Bermuda – Meat – Whales flesh &.c

For almost every necessary of life Bermuda is dependent on foreign supplies. The United States and British America send their flour – their sheep and their oxen – England sends her manufactures – the West Indies their rum & sugar – & wine is obtained from different quarters. In the summer season an officer told me, he could not obtain fresh meat oftener than twice a week, & for a month or two together he has not tasted a potatoe or other vegetable. Poultry alone is attempted to be reared & these in no great numbers. Just when they are nearly fit for market a disease of the feathers carries them off, even to the extent of a dozen in one night. Food for them is also expensive, and hence at the best of times you will be asked 4/- for a small fowl – 6/- for a duck & so much per pound for a Turkey. Geese strange to say will not breed here and those imported seldom thrive, but are more frequently destroyed by a warty disease. Eggs fetch from 4/- to 5/- a dozen, and even those cannot be depended on as to their freshness. Fish is rather plentiful and good, but there is no great variety. In the season of the Whale Fishery, great is the uproar & joy when the first whale is caught. The news spreads like wildfire, and hundreds of blacks and mulattoes crowd the shore to welcome the successful boat, at the same [time] in the well-founded expectation of receiving a share of the prize. I am told that the flesh of the young Whale is most excellent and not to be distinguished from a veal cutlet, and that the prime part of a grown whale is equal in sweetness and tenderness to the best beef steak. It has no fishy taste whatever, like the flesh of the porpoise. Every person, whether black or white is eager to obtain it, and this is one of the sources, tho’ a rare one, whence they get a supply of fresh meat. Were it not also for the preserved meats sent from England, the case of the poor exiles would be miserable indeed, as they would be forced to live on fat salt pork & beef – especially if it should happen, as it has this year, that several vessels, freighted by the Army & Navy Contractors with live stock from America, have been totally lost – and it was a most fortunate circumstances for the military that there were no men of war here to share with them the little that arrived safe.

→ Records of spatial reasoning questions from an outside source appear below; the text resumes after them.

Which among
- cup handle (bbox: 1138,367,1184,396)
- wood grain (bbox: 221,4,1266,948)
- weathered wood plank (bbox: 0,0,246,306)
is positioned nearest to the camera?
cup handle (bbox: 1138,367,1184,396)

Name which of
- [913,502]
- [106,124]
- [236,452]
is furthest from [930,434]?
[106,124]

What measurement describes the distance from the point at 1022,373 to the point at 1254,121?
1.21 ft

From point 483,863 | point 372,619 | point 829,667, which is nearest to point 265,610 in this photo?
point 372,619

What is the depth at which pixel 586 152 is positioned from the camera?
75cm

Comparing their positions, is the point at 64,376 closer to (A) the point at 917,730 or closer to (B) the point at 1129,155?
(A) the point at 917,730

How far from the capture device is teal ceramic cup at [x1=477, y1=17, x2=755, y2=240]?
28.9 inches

It might be thought perhaps that if they were badly off in the article of meat, that they had other things to make amends. But no – To add to their miseries, dullness exists a perpetual dominion over the Town and its inhabitants, and I have heard it confidentially asserted that the natives are an inferior race to the Europeans. For the first time, I noticed that they have a peculiar dialect & like the cockneys transpose the V for the W & vice versa.